If the investigator observes all the units in the selected subset, we have a first-class cluster sample. If we extract some unit observations from the selected subset in a probabilistic way, we will get a two-level clustering sample. Both stratified sampling and cluster sampling should divide the population into independent complete subsets. The difference between them is that stratified sampling samples are extracted from each subset, while cluster sampling is to extract some subsets.

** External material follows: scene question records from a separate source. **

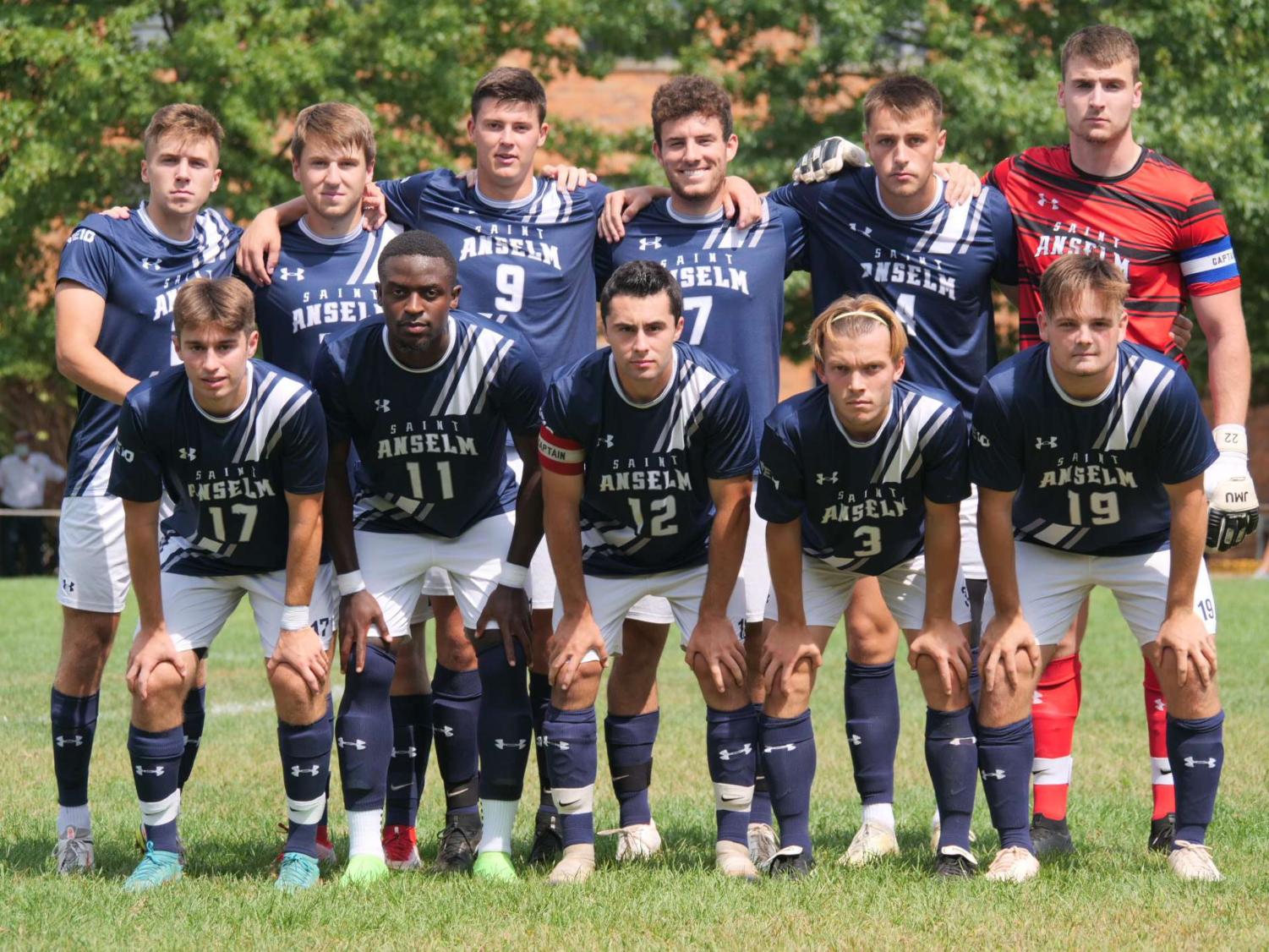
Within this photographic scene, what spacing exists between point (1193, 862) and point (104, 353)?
395cm

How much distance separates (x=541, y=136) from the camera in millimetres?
5777

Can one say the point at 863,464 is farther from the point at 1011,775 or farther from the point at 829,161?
the point at 829,161

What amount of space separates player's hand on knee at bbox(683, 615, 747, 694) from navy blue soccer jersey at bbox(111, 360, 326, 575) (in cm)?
128

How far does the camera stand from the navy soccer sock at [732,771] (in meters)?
5.10

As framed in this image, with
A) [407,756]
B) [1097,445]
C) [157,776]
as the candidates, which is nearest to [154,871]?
A: [157,776]

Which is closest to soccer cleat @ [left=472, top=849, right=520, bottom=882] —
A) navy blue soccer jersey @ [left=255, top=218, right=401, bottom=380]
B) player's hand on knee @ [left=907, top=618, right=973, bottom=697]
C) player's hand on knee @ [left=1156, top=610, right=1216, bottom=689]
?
player's hand on knee @ [left=907, top=618, right=973, bottom=697]

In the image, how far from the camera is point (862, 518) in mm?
4973

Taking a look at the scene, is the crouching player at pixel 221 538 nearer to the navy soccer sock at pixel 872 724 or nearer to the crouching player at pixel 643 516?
the crouching player at pixel 643 516

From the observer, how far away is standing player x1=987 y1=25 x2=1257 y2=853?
17.3ft

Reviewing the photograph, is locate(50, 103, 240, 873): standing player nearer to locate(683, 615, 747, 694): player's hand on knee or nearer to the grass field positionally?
the grass field

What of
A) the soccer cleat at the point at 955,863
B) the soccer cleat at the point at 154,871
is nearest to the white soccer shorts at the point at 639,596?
the soccer cleat at the point at 955,863

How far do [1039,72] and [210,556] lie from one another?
16406 mm

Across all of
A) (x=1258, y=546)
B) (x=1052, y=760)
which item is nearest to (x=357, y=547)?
(x=1052, y=760)

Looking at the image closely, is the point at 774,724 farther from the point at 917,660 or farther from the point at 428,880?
the point at 428,880
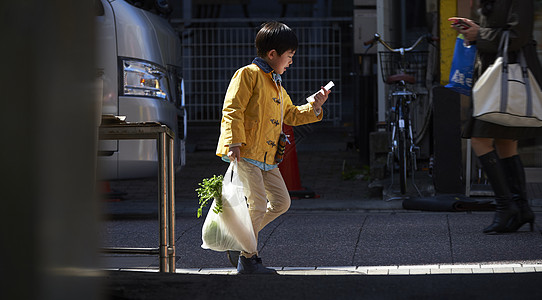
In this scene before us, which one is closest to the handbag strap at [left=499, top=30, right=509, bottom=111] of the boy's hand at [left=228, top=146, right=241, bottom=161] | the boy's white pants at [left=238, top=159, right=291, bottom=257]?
the boy's white pants at [left=238, top=159, right=291, bottom=257]

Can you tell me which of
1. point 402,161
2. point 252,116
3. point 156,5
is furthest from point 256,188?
point 402,161

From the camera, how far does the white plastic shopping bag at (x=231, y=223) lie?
3908 mm

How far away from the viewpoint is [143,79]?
597cm

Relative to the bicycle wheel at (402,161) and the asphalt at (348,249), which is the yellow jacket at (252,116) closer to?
the asphalt at (348,249)

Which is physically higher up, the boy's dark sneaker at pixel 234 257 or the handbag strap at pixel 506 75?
the handbag strap at pixel 506 75

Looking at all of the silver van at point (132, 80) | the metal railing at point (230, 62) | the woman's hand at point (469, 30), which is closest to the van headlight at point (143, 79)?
the silver van at point (132, 80)

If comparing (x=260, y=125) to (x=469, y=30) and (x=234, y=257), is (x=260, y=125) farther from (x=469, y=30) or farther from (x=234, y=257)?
(x=469, y=30)

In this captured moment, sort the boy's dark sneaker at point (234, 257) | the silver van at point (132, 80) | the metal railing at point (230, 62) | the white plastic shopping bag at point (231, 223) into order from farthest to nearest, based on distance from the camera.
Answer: the metal railing at point (230, 62), the silver van at point (132, 80), the boy's dark sneaker at point (234, 257), the white plastic shopping bag at point (231, 223)

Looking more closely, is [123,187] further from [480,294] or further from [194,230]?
[480,294]

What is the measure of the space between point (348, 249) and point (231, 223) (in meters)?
1.20

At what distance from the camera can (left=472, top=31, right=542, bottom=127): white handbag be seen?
482 cm

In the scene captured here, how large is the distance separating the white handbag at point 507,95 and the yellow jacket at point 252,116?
140 cm

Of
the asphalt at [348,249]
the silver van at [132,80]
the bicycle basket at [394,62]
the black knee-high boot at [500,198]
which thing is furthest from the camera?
the bicycle basket at [394,62]

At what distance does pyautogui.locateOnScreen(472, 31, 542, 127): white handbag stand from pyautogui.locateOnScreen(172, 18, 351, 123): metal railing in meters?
7.55
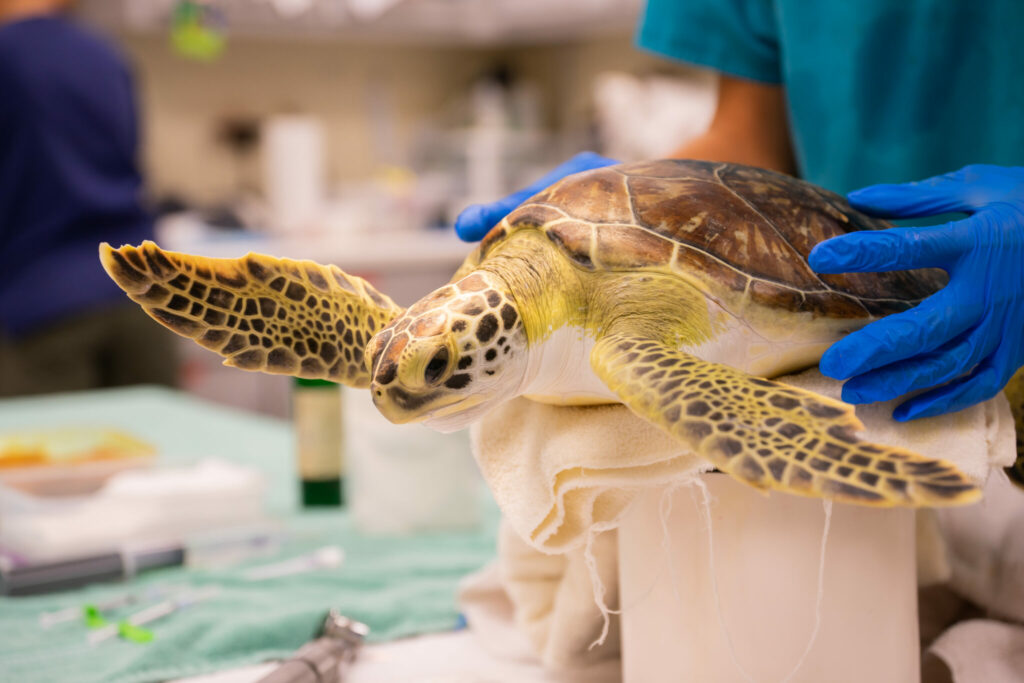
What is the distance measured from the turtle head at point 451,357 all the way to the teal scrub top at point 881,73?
2.07 ft

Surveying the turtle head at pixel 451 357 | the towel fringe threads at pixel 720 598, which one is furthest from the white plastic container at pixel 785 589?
the turtle head at pixel 451 357

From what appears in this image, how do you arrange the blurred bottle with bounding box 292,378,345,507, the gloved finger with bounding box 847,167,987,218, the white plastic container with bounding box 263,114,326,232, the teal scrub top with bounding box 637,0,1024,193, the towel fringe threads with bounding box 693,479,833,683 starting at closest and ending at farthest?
1. the towel fringe threads with bounding box 693,479,833,683
2. the gloved finger with bounding box 847,167,987,218
3. the teal scrub top with bounding box 637,0,1024,193
4. the blurred bottle with bounding box 292,378,345,507
5. the white plastic container with bounding box 263,114,326,232

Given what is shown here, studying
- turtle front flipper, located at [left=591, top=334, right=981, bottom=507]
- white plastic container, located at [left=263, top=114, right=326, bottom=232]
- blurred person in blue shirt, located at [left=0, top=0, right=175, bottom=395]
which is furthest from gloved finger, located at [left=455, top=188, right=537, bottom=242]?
white plastic container, located at [left=263, top=114, right=326, bottom=232]

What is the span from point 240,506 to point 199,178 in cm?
298

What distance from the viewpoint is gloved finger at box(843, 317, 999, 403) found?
0.48 m

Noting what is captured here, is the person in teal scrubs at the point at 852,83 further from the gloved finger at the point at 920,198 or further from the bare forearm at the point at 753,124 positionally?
the gloved finger at the point at 920,198

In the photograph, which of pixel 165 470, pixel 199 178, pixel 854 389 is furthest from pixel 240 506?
pixel 199 178

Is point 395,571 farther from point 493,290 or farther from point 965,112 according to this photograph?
point 965,112

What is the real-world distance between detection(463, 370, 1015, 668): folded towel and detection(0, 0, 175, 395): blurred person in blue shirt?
1.80 meters

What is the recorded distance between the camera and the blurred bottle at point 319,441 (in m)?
1.04

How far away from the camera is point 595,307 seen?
20.6 inches

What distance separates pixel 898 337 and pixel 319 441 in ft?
2.41

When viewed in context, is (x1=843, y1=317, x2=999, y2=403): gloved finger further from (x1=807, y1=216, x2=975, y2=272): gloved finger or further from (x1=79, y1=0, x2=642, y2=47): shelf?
(x1=79, y1=0, x2=642, y2=47): shelf

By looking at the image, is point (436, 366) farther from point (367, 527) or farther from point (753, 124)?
point (753, 124)
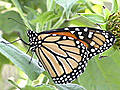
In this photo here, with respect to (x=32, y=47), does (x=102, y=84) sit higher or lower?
lower

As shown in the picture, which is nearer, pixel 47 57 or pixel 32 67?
pixel 32 67

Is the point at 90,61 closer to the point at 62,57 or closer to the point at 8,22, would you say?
the point at 62,57

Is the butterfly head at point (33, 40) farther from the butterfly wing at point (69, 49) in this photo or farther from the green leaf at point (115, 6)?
the green leaf at point (115, 6)

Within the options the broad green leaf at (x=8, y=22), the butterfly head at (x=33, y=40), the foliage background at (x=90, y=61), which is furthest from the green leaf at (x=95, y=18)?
the broad green leaf at (x=8, y=22)

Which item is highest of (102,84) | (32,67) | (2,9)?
(2,9)

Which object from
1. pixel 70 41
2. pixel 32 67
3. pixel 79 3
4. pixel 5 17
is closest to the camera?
pixel 32 67

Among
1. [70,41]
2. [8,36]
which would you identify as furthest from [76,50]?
[8,36]

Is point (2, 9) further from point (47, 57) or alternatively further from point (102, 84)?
point (102, 84)
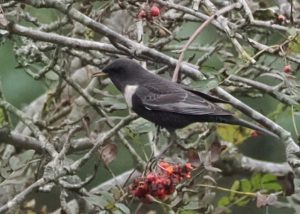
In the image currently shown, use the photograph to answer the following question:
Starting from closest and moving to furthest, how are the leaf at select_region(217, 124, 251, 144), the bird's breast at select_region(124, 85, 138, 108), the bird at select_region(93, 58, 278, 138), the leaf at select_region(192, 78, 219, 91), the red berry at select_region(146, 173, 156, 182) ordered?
the red berry at select_region(146, 173, 156, 182)
the leaf at select_region(192, 78, 219, 91)
the bird at select_region(93, 58, 278, 138)
the bird's breast at select_region(124, 85, 138, 108)
the leaf at select_region(217, 124, 251, 144)

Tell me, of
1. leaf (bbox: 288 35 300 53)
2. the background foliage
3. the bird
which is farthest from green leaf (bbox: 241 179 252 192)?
leaf (bbox: 288 35 300 53)

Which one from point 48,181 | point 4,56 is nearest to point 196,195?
point 48,181

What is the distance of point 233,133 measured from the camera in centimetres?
492

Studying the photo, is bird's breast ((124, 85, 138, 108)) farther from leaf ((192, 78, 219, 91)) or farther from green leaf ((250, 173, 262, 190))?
green leaf ((250, 173, 262, 190))

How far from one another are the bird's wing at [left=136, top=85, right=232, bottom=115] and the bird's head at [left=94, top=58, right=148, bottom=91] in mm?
74

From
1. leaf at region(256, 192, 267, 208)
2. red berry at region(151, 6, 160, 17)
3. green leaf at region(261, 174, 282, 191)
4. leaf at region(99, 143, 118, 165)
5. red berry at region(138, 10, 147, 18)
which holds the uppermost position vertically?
red berry at region(151, 6, 160, 17)

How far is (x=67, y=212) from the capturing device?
148 inches

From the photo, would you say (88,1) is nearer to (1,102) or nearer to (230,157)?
(1,102)

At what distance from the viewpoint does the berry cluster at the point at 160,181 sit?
3477 mm

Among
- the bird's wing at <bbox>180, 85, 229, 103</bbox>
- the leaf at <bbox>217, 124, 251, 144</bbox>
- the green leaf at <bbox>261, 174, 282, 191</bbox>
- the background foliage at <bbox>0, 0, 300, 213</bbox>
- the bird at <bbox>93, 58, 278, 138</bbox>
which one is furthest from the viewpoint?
the leaf at <bbox>217, 124, 251, 144</bbox>

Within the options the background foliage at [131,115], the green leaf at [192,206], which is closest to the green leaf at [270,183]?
the background foliage at [131,115]

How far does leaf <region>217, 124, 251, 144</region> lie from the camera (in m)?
4.89

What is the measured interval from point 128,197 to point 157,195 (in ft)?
0.81

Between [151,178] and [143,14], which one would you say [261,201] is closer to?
[151,178]
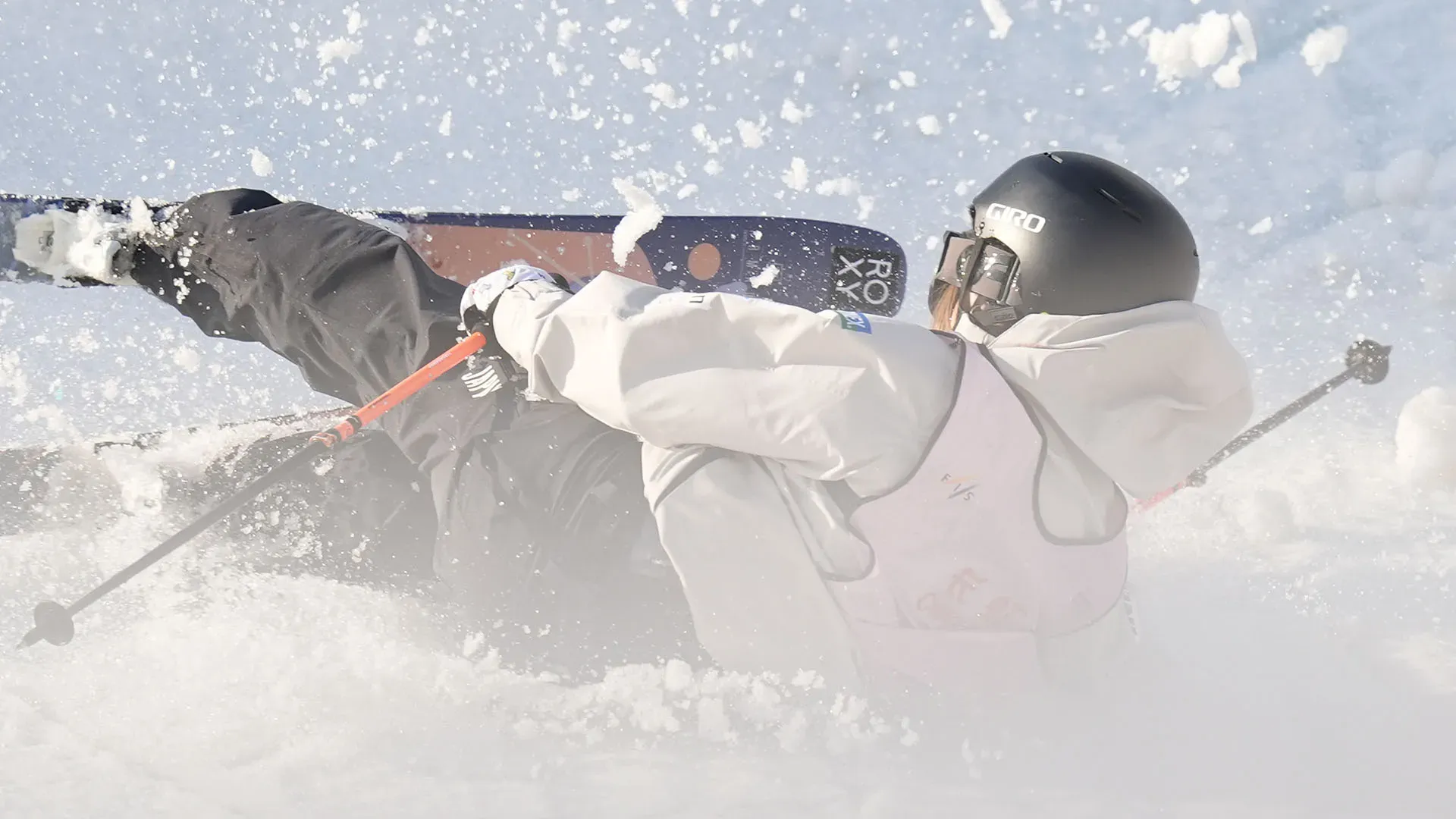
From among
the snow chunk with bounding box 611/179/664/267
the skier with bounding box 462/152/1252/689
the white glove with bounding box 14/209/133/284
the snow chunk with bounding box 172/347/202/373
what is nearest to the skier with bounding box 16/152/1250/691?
the skier with bounding box 462/152/1252/689

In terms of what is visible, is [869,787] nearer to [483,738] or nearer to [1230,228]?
[483,738]

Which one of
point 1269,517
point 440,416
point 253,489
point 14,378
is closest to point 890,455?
point 440,416

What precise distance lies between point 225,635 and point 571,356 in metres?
1.17

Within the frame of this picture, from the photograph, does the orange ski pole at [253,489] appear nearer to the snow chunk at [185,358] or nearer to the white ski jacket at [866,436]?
the white ski jacket at [866,436]

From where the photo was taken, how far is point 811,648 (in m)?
1.98

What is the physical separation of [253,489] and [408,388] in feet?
1.33

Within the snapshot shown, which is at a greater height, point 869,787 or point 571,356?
point 571,356

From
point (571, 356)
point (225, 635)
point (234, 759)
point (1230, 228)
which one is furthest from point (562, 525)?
point (1230, 228)

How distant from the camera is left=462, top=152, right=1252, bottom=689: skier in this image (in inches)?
69.8

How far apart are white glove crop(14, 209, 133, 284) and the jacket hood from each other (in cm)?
238

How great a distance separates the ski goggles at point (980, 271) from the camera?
2.35 m

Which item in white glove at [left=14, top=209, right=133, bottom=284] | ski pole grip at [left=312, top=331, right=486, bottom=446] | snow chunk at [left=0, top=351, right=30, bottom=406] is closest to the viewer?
ski pole grip at [left=312, top=331, right=486, bottom=446]

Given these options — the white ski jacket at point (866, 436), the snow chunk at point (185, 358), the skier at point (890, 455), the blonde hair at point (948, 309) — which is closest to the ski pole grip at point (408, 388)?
the skier at point (890, 455)

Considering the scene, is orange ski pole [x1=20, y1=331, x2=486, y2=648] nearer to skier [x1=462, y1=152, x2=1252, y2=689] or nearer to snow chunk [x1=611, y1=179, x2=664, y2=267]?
skier [x1=462, y1=152, x2=1252, y2=689]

Geographical area sampling is a typical cluster sampling method. Investigators who go door-to-door to investigate a specific city may randomly select some areas and visit some groups more intensively, which greatly reduces the visiting time and funds. Cluster sampling is considered as a probabilistic sampling technique because it randomly selects groups and units. It is worth noting that under cluster sampling, we assume that the units in the cluster are as heterogeneous as the population. If the characteristics of units within a group are very similar, if the differences within a group are small, the differences between groups are large because of the same environment. Generally speaking, to solve this problem, we can expand the number of groups and then extract a small number of units from each group to ensure the representativeness of the samples.